Using Connection Objects ado.net tutorials

Tags: VB.NET, VB 2008, VB 2010, VB 2012, VB 2013

This lesson describes how to use ADO.NET Connection

You typically interact with your database using connection objects, command objects, and data reader objects.

In order to do anything with a data, you need to establish a session with the database with an object called a connection. To connect to a specific data source, you use this data connection object which also provides access to a related transaction object.

First of all you will need to write a very simple program just to open and check a connection.

    Try
      connection.Open()
      If connection.State = ConnectionState.Open Then
      ' ToDo: something
      End If
      '...
  

When you are finished with the database, you should call Close() to terminate the session, because database sessions are relatively expensive as they use resources on the client and the server side.

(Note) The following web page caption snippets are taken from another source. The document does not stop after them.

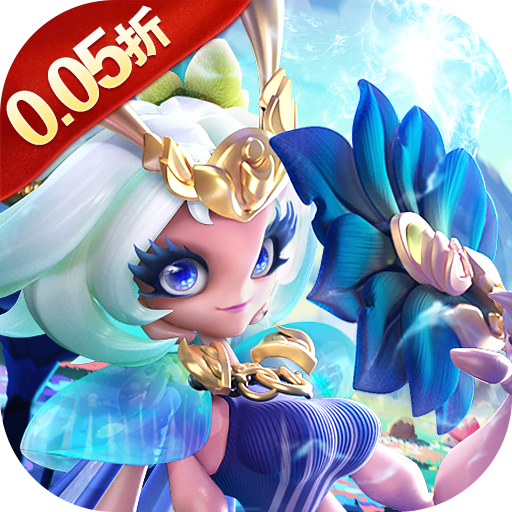 蚁族崛起内购破解版21.436.0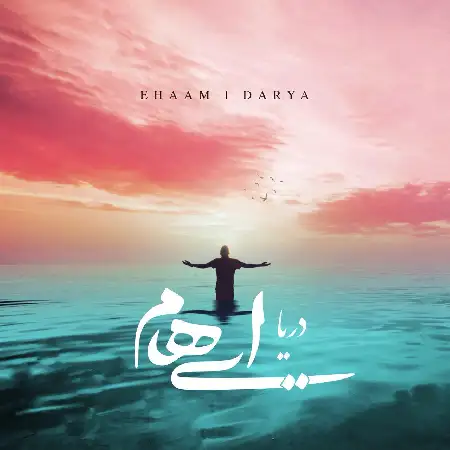 دانلود اهنگ ایهام دریا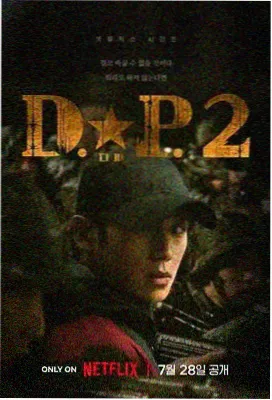 日剧在线观看 剧情推荐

    ' prefered method of closing any open connection
    connection.Close()
  

TIP: Too many open connections slow a server down and prevent new connections to be made. So, leaving open connections when they are no longer needed is a bad practice.

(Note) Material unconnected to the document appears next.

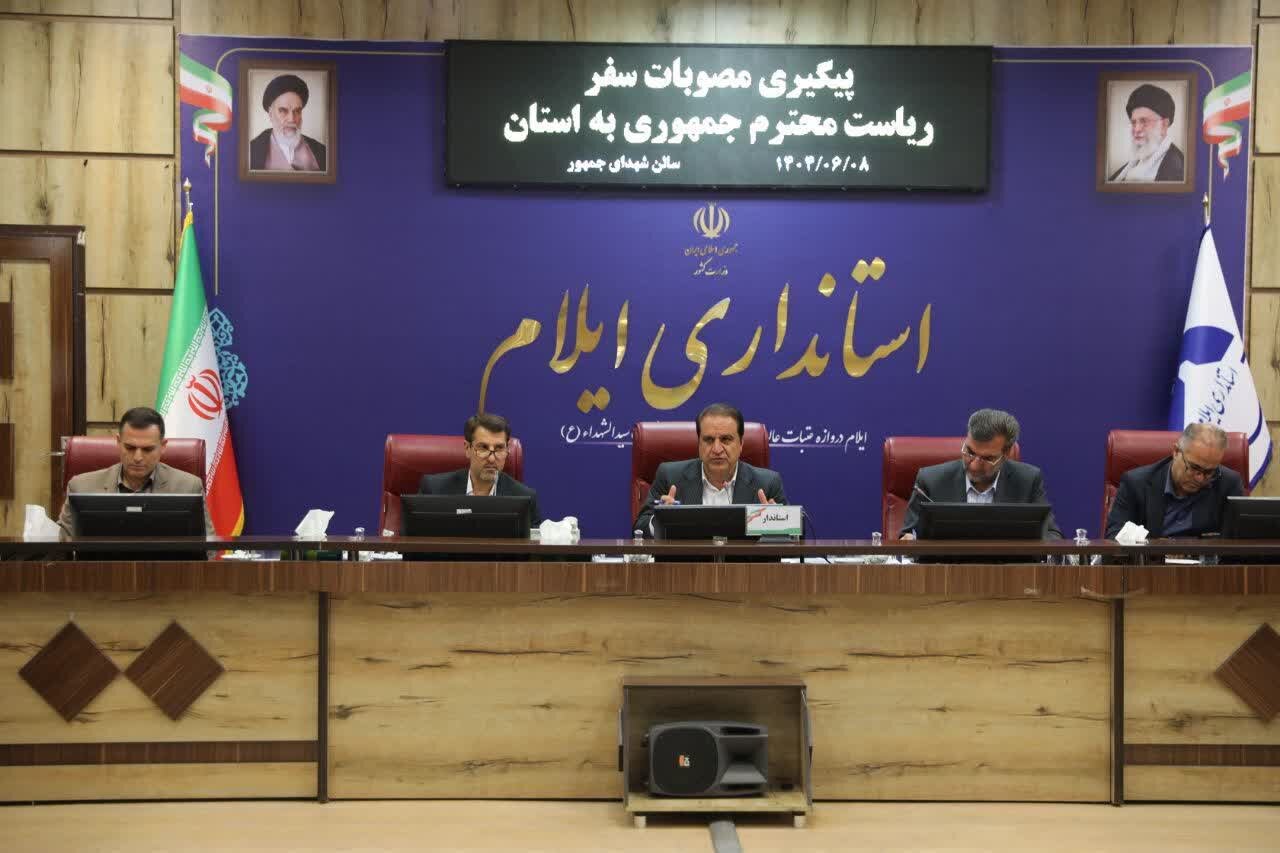 در سفر رئیس‌جمهور ۵۱ پروژه در قالب ۱۳ مصوبه در بخش‌های عمرانی و اقتصادی ابلاغ شد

ADO.NET comes with numerous data providers that allow you to communicate with a particular database management system so you have numerous connection objects to choose among:

  • SqlConnection
  • OracleConnection
  • OleDbConnection
  • OdbcConnection
  • etc.

You usually store the connection as shared function in a separate class:

Examples:

    Public Shared Function SqlServerConnection() As SqlConnection
      Return New SqlConnection("Data Source=SqlServerNameOrIP;Initial Catalog=DBName;Integrated Security=True");
    End Function
  
    Public Shared Function OracleConnection() As OracleConnection
      Return New OracleConnection("Data Source=MyOracleDB;User Id=myUsername;Password=myPassword;");
    End Function
  
    Public Shared Function MsAccessConnection() As OleDbConnection
      Return New OleDbConnection("Provider=Microsoft.Jet.OLEDB.4.0;Data Source=DBName.mdb;User Id=admin; Password=;");
    End Function
  

Usage:

    Dim connection As SqlConnection = MyClass.SqlServerConnection
  

Note: Regardless of the fact that each connection object has a unique name, all connection objects implement a common interface named IDbConnection which defines a set of members that are common to all ADO.NET connection objects so you are guaranteed that every connection object supports members like Open(), Close(), CreateCommand(), etc.